CVE-2025-7775

What is Citrix NetScaler ADC and Gateway?

Citrix NetScaler ADC (Application Delivery Controller) and NetScaler Gateway are enterprise networking appliances deployed at the perimeter of corporate networks for load balancing, SSL offloading, and remote access VPN. NetScaler Gateway in particular serves as the SSL VPN front door for organizations' internal applications — employees and contractors authenticate through the Gateway to reach internal resources from the internet.

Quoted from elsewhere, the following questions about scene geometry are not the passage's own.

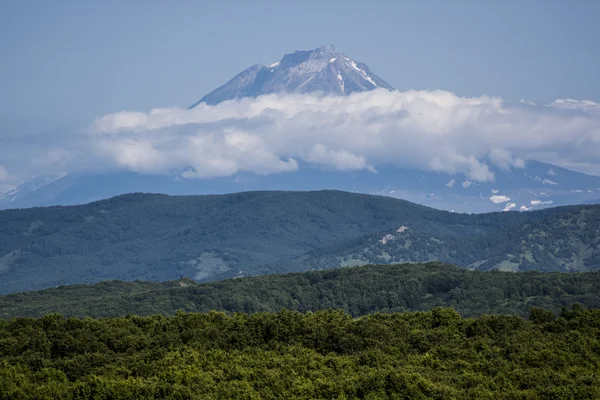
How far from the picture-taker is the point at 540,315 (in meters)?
68.8

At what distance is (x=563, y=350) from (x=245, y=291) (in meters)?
118

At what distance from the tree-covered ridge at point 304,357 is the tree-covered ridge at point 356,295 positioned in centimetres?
7355

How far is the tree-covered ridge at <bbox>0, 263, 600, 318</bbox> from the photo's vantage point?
144125 mm

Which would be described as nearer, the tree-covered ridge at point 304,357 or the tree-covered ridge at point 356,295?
the tree-covered ridge at point 304,357

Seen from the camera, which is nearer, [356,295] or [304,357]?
[304,357]

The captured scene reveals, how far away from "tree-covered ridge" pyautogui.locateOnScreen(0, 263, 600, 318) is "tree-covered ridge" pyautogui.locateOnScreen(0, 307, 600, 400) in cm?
7355

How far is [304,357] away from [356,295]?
107387 millimetres

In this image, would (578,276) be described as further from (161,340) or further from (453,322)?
(161,340)

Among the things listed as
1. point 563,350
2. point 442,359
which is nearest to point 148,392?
point 442,359

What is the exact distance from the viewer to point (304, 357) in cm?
5847

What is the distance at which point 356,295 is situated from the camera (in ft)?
542

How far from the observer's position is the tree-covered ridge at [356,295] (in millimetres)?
144125

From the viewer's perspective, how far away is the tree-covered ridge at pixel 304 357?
162 feet

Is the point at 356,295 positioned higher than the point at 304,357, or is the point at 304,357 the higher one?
the point at 304,357
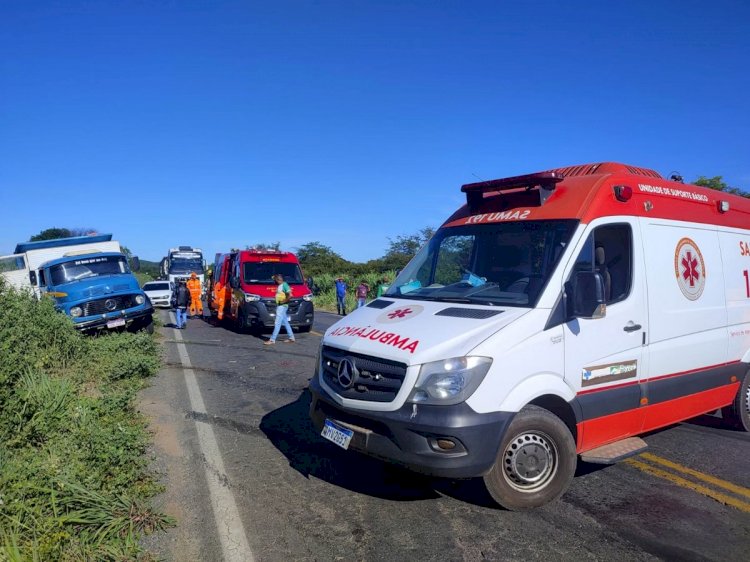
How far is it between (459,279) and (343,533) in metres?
2.42

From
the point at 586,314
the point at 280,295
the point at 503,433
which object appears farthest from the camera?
the point at 280,295

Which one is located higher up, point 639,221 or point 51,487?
point 639,221

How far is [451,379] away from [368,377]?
0.70 meters

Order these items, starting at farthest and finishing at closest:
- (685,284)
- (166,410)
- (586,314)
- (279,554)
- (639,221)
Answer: (166,410), (685,284), (639,221), (586,314), (279,554)

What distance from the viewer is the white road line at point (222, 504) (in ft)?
11.9

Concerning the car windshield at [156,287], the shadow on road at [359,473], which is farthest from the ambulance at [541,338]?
the car windshield at [156,287]

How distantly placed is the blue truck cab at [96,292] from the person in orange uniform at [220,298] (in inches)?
144

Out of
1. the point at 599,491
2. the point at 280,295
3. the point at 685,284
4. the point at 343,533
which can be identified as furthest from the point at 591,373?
the point at 280,295

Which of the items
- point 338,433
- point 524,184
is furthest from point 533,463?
point 524,184

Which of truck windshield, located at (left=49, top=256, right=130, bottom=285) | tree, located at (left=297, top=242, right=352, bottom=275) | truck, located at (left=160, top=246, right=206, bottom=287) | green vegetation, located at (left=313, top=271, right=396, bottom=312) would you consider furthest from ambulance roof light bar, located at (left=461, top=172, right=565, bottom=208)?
tree, located at (left=297, top=242, right=352, bottom=275)

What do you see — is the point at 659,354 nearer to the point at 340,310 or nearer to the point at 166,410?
the point at 166,410

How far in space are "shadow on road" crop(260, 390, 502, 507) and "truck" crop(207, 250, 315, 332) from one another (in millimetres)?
9194

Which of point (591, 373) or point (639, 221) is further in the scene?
point (639, 221)

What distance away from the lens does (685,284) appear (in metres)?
5.34
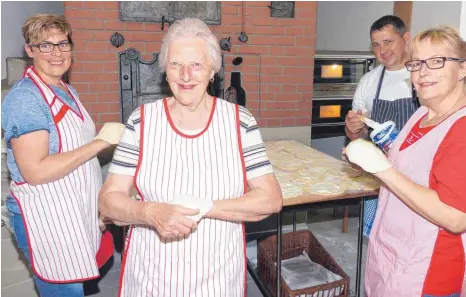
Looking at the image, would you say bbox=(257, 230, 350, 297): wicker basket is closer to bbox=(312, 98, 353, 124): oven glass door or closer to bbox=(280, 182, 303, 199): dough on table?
bbox=(280, 182, 303, 199): dough on table

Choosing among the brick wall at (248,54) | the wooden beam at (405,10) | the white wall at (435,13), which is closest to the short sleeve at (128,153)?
the brick wall at (248,54)

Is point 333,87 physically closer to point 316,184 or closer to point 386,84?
point 386,84

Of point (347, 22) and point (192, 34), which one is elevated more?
point (347, 22)

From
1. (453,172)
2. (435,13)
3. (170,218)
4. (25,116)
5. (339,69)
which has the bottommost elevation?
(170,218)

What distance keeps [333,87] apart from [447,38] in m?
3.50

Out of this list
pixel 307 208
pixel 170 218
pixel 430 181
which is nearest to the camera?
pixel 170 218

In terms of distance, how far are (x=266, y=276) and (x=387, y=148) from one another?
4.68 ft

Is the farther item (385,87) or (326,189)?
(385,87)

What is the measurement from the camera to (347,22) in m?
5.70

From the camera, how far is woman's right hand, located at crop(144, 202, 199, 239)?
1.19 metres

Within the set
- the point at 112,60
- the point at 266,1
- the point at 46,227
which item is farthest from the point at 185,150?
the point at 266,1

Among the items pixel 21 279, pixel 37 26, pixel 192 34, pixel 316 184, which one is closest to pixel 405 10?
pixel 316 184

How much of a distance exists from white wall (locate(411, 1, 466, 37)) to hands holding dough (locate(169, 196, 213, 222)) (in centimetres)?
312

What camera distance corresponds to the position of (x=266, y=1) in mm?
3668
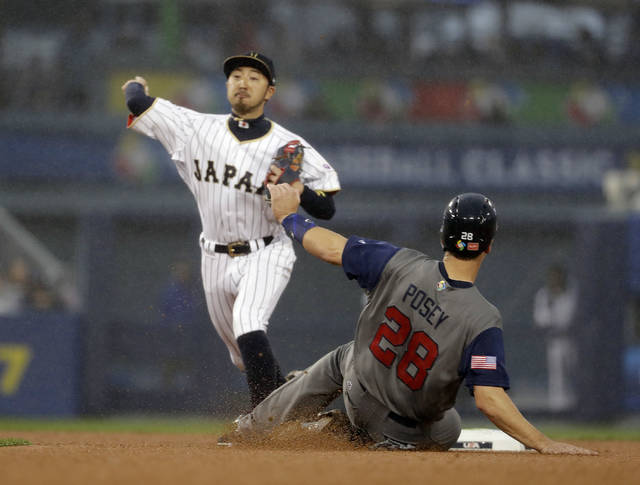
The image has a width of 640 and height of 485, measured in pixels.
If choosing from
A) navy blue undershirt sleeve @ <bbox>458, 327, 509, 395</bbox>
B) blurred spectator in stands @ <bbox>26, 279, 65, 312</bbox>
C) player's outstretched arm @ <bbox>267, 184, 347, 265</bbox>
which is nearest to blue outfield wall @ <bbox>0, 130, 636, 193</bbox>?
blurred spectator in stands @ <bbox>26, 279, 65, 312</bbox>

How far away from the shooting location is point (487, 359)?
401 centimetres

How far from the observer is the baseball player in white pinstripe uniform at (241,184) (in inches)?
192

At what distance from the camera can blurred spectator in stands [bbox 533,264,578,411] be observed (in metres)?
9.13

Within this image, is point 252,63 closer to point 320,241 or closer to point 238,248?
point 238,248

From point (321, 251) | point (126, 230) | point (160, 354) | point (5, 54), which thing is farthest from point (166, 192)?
point (321, 251)

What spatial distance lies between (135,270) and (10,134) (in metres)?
3.40

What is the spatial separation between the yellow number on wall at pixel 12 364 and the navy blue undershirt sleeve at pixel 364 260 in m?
5.65

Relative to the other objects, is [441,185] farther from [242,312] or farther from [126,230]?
[242,312]

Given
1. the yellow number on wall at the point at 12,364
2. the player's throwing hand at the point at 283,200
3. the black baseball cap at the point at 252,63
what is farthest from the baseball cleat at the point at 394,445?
the yellow number on wall at the point at 12,364

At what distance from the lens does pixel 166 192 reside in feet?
44.9

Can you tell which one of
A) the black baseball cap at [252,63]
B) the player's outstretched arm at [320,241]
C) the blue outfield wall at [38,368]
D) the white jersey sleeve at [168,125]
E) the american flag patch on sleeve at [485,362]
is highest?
the black baseball cap at [252,63]

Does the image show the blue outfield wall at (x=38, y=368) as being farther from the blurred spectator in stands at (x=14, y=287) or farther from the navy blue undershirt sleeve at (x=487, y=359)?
the navy blue undershirt sleeve at (x=487, y=359)

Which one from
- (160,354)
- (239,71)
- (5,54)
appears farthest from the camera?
(5,54)

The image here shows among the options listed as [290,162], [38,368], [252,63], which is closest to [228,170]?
[290,162]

NetScaler appliances sit at the network perimeter processing raw unauthenticated traffic by design, making pre-authentication vulnerabilities especially dangerous. Citrix NetScaler has a history of critical security vulnerabilities: CVE-2023-3519 (2023 remote code execution) and CVE-2019-19781 ("Shitrix") were both widely mass-exploited shortly after disclosure.

Overview

CVE-2025-7775 is a pre-authentication memory overflow (CWE-119) in Citrix NetScaler ADC and Gateway that was exploited as a zero-day in the wild before Citrix released a patch. CISA's response was unusually urgent: the vulnerability was added to the KEV catalog the same day patches shipped, with a 48-hour remediation deadline — one of the shortest deadlines CISA has issued under BOD 22-01. Approximately 14,300 internet-facing NetScaler instances were exposed at the time of disclosure, and 14+ public proof-of-concept exploits appeared on GitHub shortly after the patch released.

Affected Versions

Configuration requirement: The appliance must be configured as one of:

• Gateway (VPN virtual server, ICA Proxy, CVPN, or RDP Proxy)
• AAA virtual server
• Load balancing virtual server (HTTP/SSL/HTTP_QUIC) bound to IPv6 services

Technical Details

The root cause is improper memory buffer handling (CWE-119) in the NetScaler Gateway/AAA processing stack. A crafted unauthenticated network request to a vulnerable virtual server configuration triggers a memory overflow leading to heap corruption, which can be exploited for remote code execution or denial of service.

Citrix has not publicly disclosed the precise code path responsible. Post-exploitation behavior observed in the wild includes webshell drops on compromised appliances — consistent with threat actors establishing persistent access after initial exploitation.

Key characteristics:

• Pre-authentication: no credentials or session required
• Requires specific vserver configuration (Gateway/AAA/IPv6 LB) — not all NetScaler deployments are vulnerable
• CVSS 9.8: Network-reachable, no complexity, no interaction
• Rapid public PoC availability (14+) drastically lowered the skill bar for exploitation within days of patch release

Discovery

Discovery details were not publicly attributed in the Citrix advisory or subsequent vendor communications. Citrix likely identified this through internal security research or coordinated disclosure. The zero-day exploitation before patch release indicates the vulnerability was independently discovered and weaponized by threat actors before Citrix disclosed it.

Exploitation Context

CVE-2025-7775 was actively exploited in the wild before the patch shipped on August 26, 2025. Webshell implants were observed on compromised NetScaler appliances following exploitation, indicating threat actors were establishing persistent access for follow-on operations. VulnCheck researcher Caitlin Condon identified approximately 14,300 internet-facing NetScaler instances as exposed at disclosure.

CISA's 48-hour BOD 22-01 deadline reflected the severity of the zero-day exploitation and the size of the exposed attack surface. No specific threat actor has been publicly attributed to the exploitation campaign. VulnCheck also flagged potential future chaining with CVE-2025-8424, a separate NetScaler management interface flaw, in assessments published shortly after.

Remediation

1. Patch immediately — upgrade to 14.1-47.48+, 13.1-59.22+, 13.1-37.241-FIPS+, or 12.1-55.330-FIPS+ depending on your branch. The original CISA deadline was 48 hours; treat this as an emergency patch.
2. Determine if your configuration is affected — only appliances running as Gateway (VPN/ICA Proxy/CVPN/RDP Proxy), AAA vserver, or IPv6 load balancing are vulnerable; confirm your vserver types before assuming you're safe.
3. Hunt for webshells — scan the NetScaler filesystem for unexpected .php, .py, or .sh files in web-served directories; check for new administrative sessions and outbound connections.
4. Review NetScaler Gateway logs — look for anomalous HTTP requests to the VPN virtual server from unexpected source IPs, particularly requests that trigger error conditions or produce unusual response sizes.
5. Isolate compromised appliances — if webshells or other indicators are found, take the appliance offline; NetScaler stores session tokens and credentials in memory that can be exfiltrated post-compromise.
6. Apply the patch for CVE-2025-8424 as well if advisory details indicate your configuration is affected — Citrix issued multiple advisories in this period covering related components.